Written request A: Retype the passage of the Meson text below, beginning at the words "Meson supports GNU" and stopping after "in this regard.".

Meson supports the C, C++, D, Fortran, Java, Rust and Vala languages, and has a mechanism for handling dependencies called Wrap.
Meson supports GNU Compiler Collection, Clang, Microsoft Visual Studio and others.
Usage
Meson is like CMake in that it does not build software directly, but rather sets up a backend build system such as ninja on Linux, MSBuild on Windows or Xcode on macOS. The user then invokes the backend buildsystem. Because only out-of-tree builds are supported, like in CMake, it requires the user to create a build directory for this backend buildsystem and its outputs. The basic usage difference is that CMake defaults to make as a backend instead of ninja, but cmake -G Ninja behaves like Meson in this regard.
Language
The syntax of Meson's build description files (the Meson language) borrows from Python, but is not Python: It is designed to be reimplementable in any other language - the dependency on Python is an implementation detail.
The Meson language is intentionally not turing complete, and can therefore not express an arbitrary program. Instead, arbitrary build steps beyond compiling supported languages can be represented as custom targets.
The Meson language is strongly typed, such that builtin types like library, executable, string, and lists thereof, are non-interchangeable. In particular, unlike Make, the list type does not split strings on whitespace. Thus, whitespace and other characters in filenames and program arguments are handled cleanly.
Like Ninja, Meson does not support globbing of source files. By requiring all source files to be listed in the build definition files, the build definition file timestamps are sufficient to determine if the set of source files have changed, thereby ensuring that removed source files are detected. CMake supports globbing, but recommends against it for the same reason.
Features
To speed up incremental compilation, Meson uses ccache automatically if installed. It also detects changes to symbol tables of shared libraries to skip relinking executables against the library when there are no ABI changes. Precompiled headers are supported, but requires configuration. Debug builds are without optimization by default.

Written request B: How many lines of the records below contain the string "right"? Reply with the number alone.

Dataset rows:
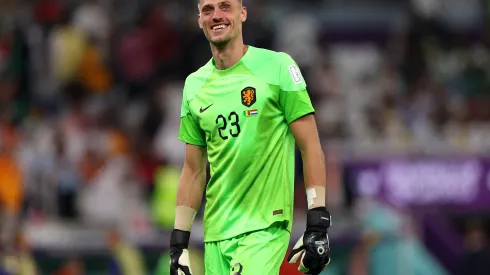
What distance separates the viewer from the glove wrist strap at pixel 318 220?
6509 millimetres

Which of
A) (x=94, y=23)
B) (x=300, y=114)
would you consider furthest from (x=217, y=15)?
(x=94, y=23)

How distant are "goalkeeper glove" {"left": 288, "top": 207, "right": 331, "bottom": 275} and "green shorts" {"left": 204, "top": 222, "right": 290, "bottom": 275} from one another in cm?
13

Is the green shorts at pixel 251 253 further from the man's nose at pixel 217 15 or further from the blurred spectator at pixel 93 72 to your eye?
the blurred spectator at pixel 93 72

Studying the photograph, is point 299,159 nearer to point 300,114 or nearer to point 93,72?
point 93,72

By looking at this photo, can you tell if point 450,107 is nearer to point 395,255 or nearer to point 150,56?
point 150,56

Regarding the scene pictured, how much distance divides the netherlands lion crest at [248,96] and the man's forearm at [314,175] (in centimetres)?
39

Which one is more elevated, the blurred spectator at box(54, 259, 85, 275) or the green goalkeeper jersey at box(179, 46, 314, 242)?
the green goalkeeper jersey at box(179, 46, 314, 242)

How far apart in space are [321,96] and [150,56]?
8.21ft

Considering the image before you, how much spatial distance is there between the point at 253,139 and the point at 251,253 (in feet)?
2.04

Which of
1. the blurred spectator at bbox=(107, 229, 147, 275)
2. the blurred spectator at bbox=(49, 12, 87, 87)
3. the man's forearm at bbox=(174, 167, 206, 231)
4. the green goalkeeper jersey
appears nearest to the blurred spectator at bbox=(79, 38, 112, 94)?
the blurred spectator at bbox=(49, 12, 87, 87)

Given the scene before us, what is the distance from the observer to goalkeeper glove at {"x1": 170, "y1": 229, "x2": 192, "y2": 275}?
694 cm

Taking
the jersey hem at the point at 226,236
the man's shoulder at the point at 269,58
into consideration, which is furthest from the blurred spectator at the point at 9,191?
the man's shoulder at the point at 269,58

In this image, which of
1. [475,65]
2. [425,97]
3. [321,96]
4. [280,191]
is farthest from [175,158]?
[280,191]

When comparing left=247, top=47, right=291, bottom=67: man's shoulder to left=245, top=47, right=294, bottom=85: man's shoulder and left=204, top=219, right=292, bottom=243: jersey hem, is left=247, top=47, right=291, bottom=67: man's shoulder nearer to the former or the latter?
left=245, top=47, right=294, bottom=85: man's shoulder
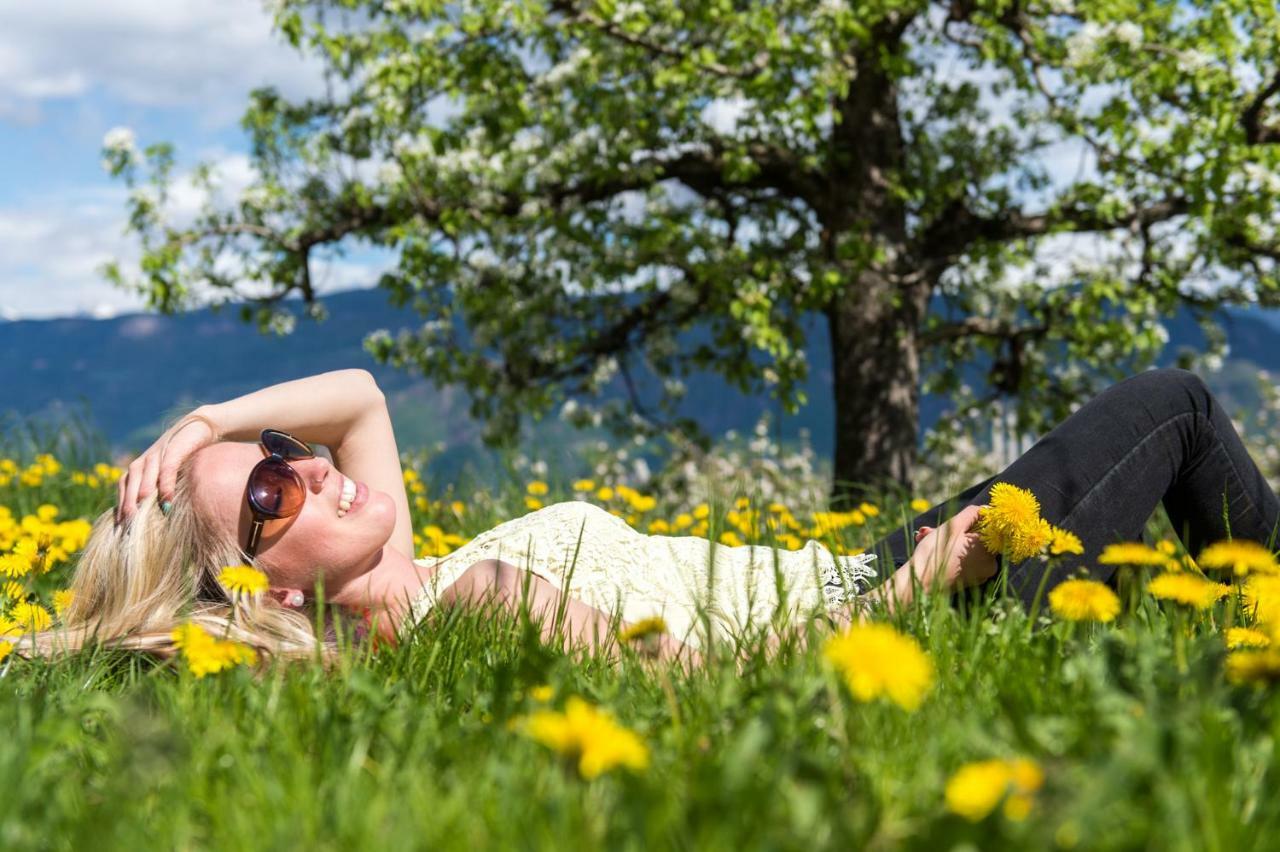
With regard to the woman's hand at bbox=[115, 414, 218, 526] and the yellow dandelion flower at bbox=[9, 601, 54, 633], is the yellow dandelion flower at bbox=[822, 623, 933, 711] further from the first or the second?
the woman's hand at bbox=[115, 414, 218, 526]

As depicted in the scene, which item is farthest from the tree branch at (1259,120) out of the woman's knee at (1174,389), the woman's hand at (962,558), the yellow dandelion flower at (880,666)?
the yellow dandelion flower at (880,666)

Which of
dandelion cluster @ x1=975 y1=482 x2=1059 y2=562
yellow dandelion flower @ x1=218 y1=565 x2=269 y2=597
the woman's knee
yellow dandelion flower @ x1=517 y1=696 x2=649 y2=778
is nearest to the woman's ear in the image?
yellow dandelion flower @ x1=218 y1=565 x2=269 y2=597

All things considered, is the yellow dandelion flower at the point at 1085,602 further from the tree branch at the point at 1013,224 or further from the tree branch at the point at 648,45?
the tree branch at the point at 1013,224

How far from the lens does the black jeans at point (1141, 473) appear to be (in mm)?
2898

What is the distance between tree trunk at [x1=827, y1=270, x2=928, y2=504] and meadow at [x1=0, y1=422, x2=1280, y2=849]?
22.2ft

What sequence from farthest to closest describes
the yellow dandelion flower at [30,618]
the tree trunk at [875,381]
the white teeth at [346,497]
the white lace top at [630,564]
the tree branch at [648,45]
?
the tree trunk at [875,381] → the tree branch at [648,45] → the white lace top at [630,564] → the white teeth at [346,497] → the yellow dandelion flower at [30,618]

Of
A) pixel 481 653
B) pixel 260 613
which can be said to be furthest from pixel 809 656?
pixel 260 613

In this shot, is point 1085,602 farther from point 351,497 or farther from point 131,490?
point 131,490

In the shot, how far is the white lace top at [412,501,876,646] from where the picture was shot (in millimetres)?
2885

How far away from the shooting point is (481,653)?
216cm

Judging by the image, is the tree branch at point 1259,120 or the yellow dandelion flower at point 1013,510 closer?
the yellow dandelion flower at point 1013,510

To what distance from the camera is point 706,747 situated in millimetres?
1477

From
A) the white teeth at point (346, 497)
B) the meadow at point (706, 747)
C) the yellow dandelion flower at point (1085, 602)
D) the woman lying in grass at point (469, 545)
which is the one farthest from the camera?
the white teeth at point (346, 497)

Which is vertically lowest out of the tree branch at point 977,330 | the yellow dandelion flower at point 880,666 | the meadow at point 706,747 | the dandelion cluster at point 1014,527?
the meadow at point 706,747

Response A:
Meson supports GNU Compiler Collection, Clang, Microsoft Visual Studio and others.
Usage
Meson is like CMake in that it does not build software directly, but rather sets up a backend build system such as ninja on Linux, MSBuild on Windows or Xcode on macOS. The user then invokes the backend buildsystem. Because only out-of-tree builds are supported, like in CMake, it requires the user to create a build directory for this backend buildsystem and its outputs. The basic usage difference is that CMake defaults to make as a backend instead of ninja, but cmake -G Ninja behaves like Meson in this regard.

Response B: 3